▶ **DIRECTIONS**:
Your answer is the lines below, exactly, from the one that contains "food_8692.jpg" through the one that contains "Чехол на 2-х местный диван, цвет горчичный", both included.

▶ **SUPPLIED INFORMATION**:
########################################

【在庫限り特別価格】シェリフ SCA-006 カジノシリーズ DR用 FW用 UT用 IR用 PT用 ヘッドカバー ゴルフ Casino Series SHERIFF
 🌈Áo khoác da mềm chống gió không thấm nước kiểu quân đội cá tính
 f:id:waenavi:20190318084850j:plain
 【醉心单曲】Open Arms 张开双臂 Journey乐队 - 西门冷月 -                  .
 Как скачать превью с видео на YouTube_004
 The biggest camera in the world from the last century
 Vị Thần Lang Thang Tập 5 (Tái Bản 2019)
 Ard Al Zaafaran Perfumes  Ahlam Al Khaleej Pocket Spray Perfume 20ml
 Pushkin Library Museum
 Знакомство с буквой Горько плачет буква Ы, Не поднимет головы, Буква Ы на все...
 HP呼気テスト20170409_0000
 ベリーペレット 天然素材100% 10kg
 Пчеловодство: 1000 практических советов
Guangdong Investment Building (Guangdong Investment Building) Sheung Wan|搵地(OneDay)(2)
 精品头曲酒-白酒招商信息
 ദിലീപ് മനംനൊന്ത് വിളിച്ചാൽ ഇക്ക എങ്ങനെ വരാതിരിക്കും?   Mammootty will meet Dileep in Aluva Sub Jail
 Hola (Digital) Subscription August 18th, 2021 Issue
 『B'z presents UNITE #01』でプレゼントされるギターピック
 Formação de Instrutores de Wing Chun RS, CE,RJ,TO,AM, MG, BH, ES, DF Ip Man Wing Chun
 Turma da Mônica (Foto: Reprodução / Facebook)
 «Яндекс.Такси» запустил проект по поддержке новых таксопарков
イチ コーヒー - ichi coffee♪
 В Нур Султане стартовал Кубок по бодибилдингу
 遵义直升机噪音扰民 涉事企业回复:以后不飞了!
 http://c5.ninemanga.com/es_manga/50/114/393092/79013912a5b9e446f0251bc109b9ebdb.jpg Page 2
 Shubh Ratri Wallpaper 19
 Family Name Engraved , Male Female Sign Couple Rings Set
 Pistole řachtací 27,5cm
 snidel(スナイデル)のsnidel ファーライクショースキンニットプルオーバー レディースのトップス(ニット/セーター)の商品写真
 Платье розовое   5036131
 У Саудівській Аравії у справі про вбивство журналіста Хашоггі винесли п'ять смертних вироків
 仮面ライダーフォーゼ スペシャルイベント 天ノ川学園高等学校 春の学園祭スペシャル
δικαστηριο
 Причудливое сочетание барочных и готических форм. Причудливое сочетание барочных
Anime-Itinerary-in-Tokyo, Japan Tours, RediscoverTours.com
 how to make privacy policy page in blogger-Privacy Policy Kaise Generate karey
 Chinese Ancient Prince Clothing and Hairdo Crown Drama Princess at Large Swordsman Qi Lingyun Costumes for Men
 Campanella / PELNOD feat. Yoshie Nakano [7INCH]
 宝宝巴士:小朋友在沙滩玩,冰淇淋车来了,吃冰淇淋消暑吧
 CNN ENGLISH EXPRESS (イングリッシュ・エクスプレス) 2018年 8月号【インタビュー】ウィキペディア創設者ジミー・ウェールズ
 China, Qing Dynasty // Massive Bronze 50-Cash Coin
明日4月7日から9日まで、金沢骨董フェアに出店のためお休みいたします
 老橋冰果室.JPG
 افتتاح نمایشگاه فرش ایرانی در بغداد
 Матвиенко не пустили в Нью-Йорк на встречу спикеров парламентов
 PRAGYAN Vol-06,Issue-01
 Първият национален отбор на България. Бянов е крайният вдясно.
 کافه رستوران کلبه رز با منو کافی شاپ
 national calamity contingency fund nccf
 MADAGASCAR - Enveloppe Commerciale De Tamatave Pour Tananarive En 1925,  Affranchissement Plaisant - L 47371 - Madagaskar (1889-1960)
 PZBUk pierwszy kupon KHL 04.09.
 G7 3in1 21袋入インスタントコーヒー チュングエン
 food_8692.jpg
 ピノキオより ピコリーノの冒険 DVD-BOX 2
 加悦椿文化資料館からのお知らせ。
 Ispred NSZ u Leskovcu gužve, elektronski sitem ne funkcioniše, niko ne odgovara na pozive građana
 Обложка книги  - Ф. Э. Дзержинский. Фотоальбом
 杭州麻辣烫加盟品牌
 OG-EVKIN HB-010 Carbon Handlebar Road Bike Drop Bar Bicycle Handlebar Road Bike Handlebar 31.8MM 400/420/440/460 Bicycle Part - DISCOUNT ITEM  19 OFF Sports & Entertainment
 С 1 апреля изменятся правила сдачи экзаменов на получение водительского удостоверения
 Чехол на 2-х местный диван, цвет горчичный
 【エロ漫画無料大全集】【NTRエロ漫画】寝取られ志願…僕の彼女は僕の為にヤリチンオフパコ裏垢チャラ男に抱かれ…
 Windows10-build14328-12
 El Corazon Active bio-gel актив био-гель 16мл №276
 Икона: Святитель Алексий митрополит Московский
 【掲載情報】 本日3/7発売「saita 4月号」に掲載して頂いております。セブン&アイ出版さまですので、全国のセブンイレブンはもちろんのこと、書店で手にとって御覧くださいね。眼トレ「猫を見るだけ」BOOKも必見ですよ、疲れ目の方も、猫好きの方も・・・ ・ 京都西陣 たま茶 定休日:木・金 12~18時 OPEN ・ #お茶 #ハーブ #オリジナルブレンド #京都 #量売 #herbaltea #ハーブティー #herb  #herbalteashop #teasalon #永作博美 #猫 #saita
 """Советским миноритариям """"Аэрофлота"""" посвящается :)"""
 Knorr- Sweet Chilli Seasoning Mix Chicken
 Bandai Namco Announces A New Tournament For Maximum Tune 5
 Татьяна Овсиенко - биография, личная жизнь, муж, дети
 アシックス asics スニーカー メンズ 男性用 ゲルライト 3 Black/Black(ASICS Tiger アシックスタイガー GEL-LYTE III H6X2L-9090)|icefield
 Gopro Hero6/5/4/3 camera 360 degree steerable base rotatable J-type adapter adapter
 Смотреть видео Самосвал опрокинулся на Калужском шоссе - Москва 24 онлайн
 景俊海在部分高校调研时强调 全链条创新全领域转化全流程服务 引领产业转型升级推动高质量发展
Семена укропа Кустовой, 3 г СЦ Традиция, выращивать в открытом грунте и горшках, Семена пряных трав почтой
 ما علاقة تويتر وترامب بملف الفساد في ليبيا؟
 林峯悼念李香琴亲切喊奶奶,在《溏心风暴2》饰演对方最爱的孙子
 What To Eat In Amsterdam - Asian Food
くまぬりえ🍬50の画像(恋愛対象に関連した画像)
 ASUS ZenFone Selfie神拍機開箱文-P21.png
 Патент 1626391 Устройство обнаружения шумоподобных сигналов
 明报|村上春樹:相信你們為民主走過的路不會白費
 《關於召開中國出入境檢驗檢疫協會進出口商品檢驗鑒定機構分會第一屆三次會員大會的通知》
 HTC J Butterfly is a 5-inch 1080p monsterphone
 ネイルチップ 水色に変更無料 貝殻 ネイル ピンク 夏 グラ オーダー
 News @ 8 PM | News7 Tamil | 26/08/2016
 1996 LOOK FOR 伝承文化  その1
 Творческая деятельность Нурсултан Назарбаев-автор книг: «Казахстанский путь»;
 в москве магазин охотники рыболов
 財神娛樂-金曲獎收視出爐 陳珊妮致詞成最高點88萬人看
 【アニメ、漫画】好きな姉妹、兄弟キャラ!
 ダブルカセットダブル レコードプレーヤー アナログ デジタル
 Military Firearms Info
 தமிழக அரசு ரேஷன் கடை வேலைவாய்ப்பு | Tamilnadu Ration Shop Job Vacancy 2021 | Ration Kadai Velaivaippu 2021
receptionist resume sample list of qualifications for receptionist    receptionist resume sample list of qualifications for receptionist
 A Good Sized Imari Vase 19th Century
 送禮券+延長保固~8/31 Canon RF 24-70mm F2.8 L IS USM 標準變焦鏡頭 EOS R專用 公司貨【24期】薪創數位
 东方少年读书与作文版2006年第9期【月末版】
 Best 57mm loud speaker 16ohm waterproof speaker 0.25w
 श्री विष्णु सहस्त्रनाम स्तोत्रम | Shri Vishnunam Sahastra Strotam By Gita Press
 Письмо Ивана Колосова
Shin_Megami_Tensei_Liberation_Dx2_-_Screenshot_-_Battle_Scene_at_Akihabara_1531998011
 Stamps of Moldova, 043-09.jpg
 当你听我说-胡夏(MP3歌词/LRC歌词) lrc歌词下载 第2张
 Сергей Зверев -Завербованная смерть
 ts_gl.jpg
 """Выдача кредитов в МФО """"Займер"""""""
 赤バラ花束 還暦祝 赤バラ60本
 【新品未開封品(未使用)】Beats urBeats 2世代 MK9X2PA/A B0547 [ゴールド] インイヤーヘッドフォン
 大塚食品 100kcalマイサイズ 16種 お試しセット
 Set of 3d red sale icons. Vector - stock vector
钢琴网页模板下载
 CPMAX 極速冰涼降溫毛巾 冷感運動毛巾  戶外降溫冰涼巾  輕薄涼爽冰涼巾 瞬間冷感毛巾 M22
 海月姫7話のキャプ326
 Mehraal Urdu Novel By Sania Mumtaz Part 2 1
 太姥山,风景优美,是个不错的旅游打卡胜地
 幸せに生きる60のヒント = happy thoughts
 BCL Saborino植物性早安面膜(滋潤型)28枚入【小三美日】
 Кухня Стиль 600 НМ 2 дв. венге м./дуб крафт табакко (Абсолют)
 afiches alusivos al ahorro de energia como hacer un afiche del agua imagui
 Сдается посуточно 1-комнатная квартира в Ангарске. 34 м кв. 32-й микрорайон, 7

########################################

▶ **OUTPUT OF THE TASK**:
 food_8692.jpg
 ピノキオより ピコリーノの冒険 DVD-BOX 2
 加悦椿文化資料館からのお知らせ。
 Ispred NSZ u Leskovcu gužve, elektronski sitem ne funkcioniše, niko ne odgovara na pozive građana
 Обложка книги  - Ф. Э. Дзержинский. Фотоальбом
 杭州麻辣烫加盟品牌
 OG-EVKIN HB-010 Carbon Handlebar Road Bike Drop Bar Bicycle Handlebar Road Bike Handlebar 31.8MM 400/420/440/460 Bicycle Part - DISCOUNT ITEM  19 OFF Sports & Entertainment
 С 1 апреля изменятся правила сдачи экзаменов на получение водительского удостоверения
 Чехол на 2-х местный диван, цвет горчичный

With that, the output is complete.